Exec input passing semantics
How input reaches an exec subprocess depends on its type:
-
Map input -> environment variables. When the resolved input is an object, each key-value pair is injected as an environment variable. The
runcommand references them via shell interpolation (${KEY}). - String input -> stdin.

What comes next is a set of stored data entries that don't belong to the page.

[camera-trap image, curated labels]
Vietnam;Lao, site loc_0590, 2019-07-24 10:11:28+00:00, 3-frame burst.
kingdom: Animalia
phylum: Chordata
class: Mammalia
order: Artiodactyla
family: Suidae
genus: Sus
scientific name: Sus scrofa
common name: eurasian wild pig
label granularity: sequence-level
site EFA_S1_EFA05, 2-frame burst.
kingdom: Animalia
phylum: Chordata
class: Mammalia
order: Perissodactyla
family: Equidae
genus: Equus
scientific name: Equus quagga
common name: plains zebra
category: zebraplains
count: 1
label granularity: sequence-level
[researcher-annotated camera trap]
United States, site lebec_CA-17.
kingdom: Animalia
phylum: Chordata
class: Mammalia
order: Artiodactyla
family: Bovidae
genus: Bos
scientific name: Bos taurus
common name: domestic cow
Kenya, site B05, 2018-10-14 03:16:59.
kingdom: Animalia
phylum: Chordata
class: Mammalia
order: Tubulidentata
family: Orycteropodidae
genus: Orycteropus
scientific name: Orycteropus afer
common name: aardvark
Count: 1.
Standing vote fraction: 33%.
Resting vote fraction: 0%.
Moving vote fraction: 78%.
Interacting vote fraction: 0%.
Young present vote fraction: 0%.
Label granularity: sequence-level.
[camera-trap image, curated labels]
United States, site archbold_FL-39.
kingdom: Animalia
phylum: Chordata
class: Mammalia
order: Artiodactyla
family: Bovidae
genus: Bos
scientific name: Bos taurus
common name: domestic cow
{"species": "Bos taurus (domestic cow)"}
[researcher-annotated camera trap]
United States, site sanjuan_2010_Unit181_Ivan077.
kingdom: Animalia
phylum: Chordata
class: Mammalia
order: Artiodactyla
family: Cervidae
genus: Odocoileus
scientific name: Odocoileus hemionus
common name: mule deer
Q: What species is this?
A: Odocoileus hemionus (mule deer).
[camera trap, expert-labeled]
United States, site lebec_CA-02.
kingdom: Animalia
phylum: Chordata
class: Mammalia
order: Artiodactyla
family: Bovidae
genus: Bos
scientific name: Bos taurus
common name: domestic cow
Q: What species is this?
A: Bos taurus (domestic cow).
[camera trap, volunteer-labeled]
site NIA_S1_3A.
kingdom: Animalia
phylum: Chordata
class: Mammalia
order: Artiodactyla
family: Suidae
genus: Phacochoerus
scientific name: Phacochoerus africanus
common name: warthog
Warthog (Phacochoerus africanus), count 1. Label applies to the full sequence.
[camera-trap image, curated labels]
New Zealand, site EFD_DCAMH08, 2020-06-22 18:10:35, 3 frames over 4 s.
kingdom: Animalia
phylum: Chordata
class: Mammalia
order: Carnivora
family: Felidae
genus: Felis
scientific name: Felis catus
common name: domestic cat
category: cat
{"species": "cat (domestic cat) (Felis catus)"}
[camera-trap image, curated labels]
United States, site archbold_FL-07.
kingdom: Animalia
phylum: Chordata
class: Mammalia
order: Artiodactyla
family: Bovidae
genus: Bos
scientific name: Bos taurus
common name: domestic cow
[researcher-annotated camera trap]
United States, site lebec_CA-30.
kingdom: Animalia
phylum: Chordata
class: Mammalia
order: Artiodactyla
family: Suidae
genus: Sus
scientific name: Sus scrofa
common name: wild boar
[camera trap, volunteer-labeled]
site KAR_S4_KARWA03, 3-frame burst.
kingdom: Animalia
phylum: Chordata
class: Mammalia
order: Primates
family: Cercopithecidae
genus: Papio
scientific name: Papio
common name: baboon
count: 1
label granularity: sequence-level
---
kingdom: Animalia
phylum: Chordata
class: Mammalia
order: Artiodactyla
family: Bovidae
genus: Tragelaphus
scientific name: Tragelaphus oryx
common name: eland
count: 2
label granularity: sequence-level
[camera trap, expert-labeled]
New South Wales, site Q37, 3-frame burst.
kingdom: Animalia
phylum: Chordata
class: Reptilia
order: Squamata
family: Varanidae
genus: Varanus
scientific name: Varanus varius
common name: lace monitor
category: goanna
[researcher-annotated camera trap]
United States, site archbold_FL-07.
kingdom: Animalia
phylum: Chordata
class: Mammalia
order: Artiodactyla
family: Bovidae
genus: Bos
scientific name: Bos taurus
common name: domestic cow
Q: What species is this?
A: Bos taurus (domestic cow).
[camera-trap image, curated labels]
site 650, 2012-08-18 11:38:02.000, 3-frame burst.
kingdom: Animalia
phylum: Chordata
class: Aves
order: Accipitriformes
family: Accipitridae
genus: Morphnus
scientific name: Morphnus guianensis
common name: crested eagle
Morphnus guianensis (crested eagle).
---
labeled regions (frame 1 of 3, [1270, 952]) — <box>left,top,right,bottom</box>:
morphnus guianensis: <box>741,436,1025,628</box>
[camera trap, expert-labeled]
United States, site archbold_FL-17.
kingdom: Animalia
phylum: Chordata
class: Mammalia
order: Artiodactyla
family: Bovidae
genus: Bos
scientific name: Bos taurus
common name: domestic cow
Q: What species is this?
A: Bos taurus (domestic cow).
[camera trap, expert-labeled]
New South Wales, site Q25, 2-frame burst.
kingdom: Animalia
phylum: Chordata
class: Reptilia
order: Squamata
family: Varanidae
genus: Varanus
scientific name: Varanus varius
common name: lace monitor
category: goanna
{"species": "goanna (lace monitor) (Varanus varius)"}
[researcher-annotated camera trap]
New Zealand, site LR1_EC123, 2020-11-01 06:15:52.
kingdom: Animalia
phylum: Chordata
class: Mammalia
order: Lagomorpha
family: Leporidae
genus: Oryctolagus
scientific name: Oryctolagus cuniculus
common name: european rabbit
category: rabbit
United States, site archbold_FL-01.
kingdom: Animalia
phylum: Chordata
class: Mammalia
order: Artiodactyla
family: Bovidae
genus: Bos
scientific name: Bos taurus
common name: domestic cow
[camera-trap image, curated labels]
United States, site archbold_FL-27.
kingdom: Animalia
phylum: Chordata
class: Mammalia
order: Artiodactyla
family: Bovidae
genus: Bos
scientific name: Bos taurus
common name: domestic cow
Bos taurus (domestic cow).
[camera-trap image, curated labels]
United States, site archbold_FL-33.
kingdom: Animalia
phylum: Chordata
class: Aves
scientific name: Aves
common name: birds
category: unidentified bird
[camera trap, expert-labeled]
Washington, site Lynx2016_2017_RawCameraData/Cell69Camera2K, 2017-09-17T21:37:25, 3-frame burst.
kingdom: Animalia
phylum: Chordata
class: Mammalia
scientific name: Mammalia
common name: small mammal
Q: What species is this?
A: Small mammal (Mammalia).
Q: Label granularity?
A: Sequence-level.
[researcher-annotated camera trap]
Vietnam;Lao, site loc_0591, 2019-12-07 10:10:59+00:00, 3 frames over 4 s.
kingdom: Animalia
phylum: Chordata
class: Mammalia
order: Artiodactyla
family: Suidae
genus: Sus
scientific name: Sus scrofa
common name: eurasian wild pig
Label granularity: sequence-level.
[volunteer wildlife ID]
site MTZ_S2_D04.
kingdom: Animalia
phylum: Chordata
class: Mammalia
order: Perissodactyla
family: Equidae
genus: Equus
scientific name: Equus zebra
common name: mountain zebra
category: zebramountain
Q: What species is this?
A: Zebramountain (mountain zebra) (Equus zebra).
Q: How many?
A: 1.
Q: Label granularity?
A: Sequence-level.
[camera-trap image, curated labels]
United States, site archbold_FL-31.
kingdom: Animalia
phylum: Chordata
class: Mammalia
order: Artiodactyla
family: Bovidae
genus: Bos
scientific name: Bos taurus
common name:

When the resolved input is a string, it's passed via stdin, enabling Unix pipe-style chaining.
# Map input: keys become environment variables
- as: deploy
type: exec
run: ./deploy.sh --branch="${BRANCH}" --env="${TARGET_ENV}"
input:
BRANCH: workflow.inputs.branch
TARGET_ENV: execution.context.environment
# String input: passed via stdin
flow:
- type: exec
run: echo '{"name": "World"}'
- type: exec
run: jq -r '.name'
Expressions with Google CEL
All conditions, input mappings, and output mappings use Google CEL. CEL is non-Turing-complete, sandboxed (no I/O, no side effects), type-checked at parse time, and has a familiar C/JS/Python-like syntax:
- if:
condition: reviewer.output.approved == false && loop.iteration < 3
The runtime ships with the full CEL standard library: has, size, matches, contains, startsWith, endsWith, timestamp, duration, filter, map, exists, all, and more.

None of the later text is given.